** Begin **

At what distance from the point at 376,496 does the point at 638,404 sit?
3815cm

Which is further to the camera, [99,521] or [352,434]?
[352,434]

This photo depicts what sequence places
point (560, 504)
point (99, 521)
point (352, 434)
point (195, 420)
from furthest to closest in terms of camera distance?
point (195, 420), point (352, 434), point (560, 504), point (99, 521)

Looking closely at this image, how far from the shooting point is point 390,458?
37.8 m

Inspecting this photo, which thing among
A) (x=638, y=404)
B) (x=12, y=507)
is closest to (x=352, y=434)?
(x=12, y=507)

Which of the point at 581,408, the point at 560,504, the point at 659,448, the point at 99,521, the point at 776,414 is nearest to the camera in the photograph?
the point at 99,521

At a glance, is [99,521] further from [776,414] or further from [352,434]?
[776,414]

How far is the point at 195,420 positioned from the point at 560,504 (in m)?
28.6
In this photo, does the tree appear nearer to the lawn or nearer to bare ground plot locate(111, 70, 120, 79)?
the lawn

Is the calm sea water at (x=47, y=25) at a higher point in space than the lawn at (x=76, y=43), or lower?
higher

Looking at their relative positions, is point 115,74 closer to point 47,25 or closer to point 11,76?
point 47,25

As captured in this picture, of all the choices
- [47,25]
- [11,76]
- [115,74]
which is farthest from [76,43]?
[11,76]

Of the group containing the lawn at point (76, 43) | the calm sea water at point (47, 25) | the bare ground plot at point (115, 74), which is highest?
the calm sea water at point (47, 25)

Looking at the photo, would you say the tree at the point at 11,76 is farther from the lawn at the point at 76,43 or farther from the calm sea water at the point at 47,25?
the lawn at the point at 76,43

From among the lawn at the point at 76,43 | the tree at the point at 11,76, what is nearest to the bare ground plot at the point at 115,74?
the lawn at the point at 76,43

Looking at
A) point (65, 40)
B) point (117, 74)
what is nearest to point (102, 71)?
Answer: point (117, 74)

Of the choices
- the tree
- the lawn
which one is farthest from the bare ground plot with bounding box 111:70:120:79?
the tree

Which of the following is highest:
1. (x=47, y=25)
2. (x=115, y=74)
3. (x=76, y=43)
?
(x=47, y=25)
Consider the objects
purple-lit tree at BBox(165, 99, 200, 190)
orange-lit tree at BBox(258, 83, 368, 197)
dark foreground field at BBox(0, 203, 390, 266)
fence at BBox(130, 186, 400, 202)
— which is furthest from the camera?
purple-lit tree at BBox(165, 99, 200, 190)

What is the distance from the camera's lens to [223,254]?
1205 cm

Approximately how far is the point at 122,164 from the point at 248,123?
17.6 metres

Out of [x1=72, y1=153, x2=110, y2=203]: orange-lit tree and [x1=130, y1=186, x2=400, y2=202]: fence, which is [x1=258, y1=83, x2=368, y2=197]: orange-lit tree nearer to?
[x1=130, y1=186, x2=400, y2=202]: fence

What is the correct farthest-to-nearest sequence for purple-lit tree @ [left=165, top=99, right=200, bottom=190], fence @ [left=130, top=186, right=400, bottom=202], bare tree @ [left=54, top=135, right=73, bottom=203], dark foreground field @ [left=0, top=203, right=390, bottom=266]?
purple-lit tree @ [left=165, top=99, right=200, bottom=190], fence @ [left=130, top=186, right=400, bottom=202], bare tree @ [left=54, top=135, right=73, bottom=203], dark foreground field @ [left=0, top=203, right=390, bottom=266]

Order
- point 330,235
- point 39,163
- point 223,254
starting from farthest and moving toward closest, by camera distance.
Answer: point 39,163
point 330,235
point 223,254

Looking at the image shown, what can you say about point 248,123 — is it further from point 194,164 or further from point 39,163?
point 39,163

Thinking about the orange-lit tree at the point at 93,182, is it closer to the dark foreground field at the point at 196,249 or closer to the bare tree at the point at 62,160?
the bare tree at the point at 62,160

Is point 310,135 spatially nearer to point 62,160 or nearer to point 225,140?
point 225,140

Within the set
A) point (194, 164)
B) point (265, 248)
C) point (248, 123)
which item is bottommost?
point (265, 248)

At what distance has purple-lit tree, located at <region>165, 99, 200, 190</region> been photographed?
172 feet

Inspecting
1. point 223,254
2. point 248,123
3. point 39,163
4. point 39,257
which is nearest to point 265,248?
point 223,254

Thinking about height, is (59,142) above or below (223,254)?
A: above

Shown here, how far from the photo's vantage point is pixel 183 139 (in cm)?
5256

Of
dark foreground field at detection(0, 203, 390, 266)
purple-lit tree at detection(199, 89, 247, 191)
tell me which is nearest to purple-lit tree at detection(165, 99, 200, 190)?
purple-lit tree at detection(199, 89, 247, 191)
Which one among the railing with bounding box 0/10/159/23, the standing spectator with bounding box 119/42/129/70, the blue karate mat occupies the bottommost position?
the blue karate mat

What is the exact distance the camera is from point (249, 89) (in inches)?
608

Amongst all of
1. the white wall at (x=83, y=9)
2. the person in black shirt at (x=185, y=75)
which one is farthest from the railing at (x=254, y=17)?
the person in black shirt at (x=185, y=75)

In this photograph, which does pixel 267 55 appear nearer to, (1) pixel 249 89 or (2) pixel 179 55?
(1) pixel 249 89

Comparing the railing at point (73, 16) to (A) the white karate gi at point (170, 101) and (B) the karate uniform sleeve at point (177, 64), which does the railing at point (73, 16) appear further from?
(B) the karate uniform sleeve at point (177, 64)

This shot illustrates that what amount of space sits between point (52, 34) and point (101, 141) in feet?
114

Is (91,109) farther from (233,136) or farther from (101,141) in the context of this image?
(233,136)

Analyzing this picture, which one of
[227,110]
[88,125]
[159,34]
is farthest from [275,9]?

** End **

Recast the records as a Markdown table with the columns "Row" and "Entry", leaving out blank lines. Begin at the line that has "Is (91,109) farther" and go through the end of the records.

| Row | Entry |
|---|---|
| 1 | Is (91,109) farther from (233,136) or farther from (101,141) in the context of this image? |
| 2 | (233,136) |
| 3 | Analyzing this picture, which one of |
| 4 | [227,110] |
| 5 | [88,125] |
| 6 | [159,34] |
| 7 | is farthest from [275,9]? |